Ben meseleyi biraz daha genelden değerlendirmek istiyorum. Aslında stokçu, fırsatçı diye başlatılan ve sorunları göz ardı ederek, etiket ile kasa arasında çarpıklık arayarak, topu taca atan zihniyetin deşifresi olan bir karardan bahsediyoruz.
O süreçte de yazdım. Gerçekten bir fırsatçılık arıyorsanız, kasaya değil, muhasebe departmanına gitmeniz ve geriye dönük tüm fatura süreçlerini incelemeniz gerekir. Bu zincirde fırsatçı buldunuz buldunuz.

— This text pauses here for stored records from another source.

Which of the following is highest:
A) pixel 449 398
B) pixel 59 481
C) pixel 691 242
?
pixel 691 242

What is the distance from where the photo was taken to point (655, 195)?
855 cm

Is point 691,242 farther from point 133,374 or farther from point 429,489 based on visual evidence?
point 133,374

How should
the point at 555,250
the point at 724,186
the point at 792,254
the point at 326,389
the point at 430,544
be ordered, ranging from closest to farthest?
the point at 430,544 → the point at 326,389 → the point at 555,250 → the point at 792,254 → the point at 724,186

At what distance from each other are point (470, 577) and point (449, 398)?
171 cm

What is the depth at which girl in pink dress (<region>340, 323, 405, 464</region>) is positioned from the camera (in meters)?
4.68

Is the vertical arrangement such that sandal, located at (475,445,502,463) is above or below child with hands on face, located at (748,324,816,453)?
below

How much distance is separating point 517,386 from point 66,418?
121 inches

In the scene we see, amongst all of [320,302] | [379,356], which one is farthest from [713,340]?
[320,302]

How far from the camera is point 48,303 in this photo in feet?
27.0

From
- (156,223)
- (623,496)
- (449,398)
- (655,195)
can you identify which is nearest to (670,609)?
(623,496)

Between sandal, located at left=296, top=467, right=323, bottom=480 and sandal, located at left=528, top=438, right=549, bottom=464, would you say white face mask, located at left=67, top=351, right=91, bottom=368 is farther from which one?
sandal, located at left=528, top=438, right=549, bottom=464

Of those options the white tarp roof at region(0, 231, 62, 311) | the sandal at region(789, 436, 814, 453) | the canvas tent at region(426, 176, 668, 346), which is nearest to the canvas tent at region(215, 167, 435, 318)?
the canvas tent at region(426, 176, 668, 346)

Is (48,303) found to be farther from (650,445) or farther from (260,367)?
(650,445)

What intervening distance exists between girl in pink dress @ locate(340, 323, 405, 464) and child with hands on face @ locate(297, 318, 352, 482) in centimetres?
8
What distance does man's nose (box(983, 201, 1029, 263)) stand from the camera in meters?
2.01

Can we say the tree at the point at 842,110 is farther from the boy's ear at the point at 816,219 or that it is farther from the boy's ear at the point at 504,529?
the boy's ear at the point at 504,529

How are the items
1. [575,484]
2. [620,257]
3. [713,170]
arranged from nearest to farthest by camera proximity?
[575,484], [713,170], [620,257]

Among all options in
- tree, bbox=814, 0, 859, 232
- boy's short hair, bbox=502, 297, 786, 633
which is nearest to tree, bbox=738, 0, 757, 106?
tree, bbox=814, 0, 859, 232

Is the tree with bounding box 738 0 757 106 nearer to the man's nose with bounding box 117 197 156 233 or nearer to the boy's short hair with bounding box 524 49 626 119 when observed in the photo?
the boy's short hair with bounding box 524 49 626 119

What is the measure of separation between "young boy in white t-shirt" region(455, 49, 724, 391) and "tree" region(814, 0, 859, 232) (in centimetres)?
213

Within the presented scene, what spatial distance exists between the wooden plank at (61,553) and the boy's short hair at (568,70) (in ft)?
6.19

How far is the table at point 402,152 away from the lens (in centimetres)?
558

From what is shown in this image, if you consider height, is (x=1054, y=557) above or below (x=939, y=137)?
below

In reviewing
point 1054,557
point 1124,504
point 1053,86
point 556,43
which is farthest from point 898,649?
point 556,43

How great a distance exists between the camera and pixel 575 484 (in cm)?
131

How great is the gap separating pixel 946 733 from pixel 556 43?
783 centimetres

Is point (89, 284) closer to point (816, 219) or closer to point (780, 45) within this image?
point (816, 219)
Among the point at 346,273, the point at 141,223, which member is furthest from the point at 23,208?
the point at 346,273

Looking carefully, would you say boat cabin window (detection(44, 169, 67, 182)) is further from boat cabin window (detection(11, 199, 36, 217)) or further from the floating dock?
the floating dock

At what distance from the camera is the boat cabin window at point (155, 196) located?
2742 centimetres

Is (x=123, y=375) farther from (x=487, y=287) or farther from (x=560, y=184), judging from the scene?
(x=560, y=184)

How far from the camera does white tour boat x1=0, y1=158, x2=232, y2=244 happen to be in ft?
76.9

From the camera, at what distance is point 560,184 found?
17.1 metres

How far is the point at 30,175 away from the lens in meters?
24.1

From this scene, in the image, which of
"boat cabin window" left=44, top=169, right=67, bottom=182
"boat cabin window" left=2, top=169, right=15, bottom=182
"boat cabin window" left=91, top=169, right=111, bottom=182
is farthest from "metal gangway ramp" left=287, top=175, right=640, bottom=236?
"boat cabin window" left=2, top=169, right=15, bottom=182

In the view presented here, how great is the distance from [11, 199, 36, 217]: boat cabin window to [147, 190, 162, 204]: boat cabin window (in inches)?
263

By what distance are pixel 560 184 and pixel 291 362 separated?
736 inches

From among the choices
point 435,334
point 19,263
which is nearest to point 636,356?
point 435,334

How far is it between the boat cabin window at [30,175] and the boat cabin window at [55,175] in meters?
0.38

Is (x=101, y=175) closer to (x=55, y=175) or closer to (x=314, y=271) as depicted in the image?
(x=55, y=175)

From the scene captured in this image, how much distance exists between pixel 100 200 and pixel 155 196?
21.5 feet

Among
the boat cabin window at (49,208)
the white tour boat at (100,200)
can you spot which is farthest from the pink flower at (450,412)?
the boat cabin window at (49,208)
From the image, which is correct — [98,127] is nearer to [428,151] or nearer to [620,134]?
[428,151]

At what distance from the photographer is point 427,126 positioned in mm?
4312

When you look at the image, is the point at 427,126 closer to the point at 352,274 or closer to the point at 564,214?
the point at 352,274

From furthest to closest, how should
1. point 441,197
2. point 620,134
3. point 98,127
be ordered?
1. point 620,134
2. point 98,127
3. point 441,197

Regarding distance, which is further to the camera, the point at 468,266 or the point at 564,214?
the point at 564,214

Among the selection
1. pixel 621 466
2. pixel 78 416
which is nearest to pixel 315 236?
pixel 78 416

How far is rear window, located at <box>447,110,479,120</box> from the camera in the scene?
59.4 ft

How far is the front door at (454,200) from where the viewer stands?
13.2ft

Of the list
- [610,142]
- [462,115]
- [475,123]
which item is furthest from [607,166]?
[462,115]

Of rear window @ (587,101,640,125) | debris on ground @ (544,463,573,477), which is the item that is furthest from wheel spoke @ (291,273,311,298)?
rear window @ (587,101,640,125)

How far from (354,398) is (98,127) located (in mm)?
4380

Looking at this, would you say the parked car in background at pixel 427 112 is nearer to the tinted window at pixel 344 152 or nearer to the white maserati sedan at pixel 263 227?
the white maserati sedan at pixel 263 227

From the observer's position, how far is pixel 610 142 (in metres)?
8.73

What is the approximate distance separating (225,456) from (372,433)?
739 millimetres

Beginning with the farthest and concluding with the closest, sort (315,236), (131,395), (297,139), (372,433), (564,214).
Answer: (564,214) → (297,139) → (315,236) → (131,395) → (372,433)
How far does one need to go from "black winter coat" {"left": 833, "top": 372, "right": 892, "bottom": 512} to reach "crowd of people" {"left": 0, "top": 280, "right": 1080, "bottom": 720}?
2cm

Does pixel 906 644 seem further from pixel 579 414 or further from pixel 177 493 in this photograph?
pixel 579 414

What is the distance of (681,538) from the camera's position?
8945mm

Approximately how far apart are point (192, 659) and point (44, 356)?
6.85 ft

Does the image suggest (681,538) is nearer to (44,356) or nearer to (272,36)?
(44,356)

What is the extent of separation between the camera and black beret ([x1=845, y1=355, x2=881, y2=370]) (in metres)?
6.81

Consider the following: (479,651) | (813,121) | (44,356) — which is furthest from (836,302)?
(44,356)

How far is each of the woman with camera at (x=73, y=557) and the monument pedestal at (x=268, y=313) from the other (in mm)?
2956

Bulamazsanız, nedenleri olan maliyet artışları ile ilgili çözümü ortaya koymanız lazım gelir.
Lakin memleketimizde her şey gibi bu da göstermelik yapılan, tribünlere oynandığı için, arada göstermelik ceza kesilen, o cezalar da fırsatçılıktan değil, usulsüzlük başlığında toplanan yaklaşımlarla gönülleri hoş etmeye çalışan, ama problem çözmeyen bir bakış açısını izliyoruz.
Türkiye’nin temel problemi üretim metotlarında, üretimsizliğinde, üreteni ürettiğine pişman eden tavrında, yanlış tercihlerde, dış ticaret anlayışında ve sorunları yok sayarak, ‘doğru bilinen yanlışlar’ diye kitap yayınlamasında, ama yanlışları ortadan kaldıran veri tutarsızlığında sorun aramamasındadır.
Ülkede bir maliyet enflasyonu olduğunu reddedip başarılı ekonomik program uyguladığınızı sadece iddia edersiniz. Sahadaki herkes neyin ne olduğunu bilir. Bu tarımda da, boya üretiminde de, ayakkabı sektöründe de aynıdır.
Tüketiciye ‘yaşadığın yıpranmayı sineye çek’ deyip, üreticiye ‘maliyeti fiyata yansıtma’ mesajı vererek sorunları çözmüş değil, bir tarafta fakirlik, diğer tarafta sermaye erimesi yaratmış oluyorsunuz.
Oysa Türkiye’nin bugün ihtiyacı olan şey ekonomik planlamadır. Son dönemde tarım sektöründe bu dile getiriliyor. Nasıl gerçekleşecek bilmiyorum; bakıp göreceğiz. Ama tek bir sektörle işin içinden çıkılsaydı, ülkede ilk ve tek envanteri makine sektörü yaptı; çözülürdü.
Demek ki bizim tüm ekonomiyi envanter altına almamız, genel bir yol haritası hazırlamamız, planlı hareketler yaparak, eylemlerimizden finansman tercihlerimize kadar her şeyi bu doğrultuda gerçekleştirmemiz gerekiyor.
Hatta ihracat tutkusunu bir kenara bırakıp, önce iç tedarik sorununu halledip, ithalata ihtiyaç duymayacak bir yapı kurup, ardından kapasite arttırarak ihracatı konuşmamız lazım. Lazım da kime anlatıyorsunuz? Yıllardır biz çalıp, biz oynuyoruz. Fatura da ortada.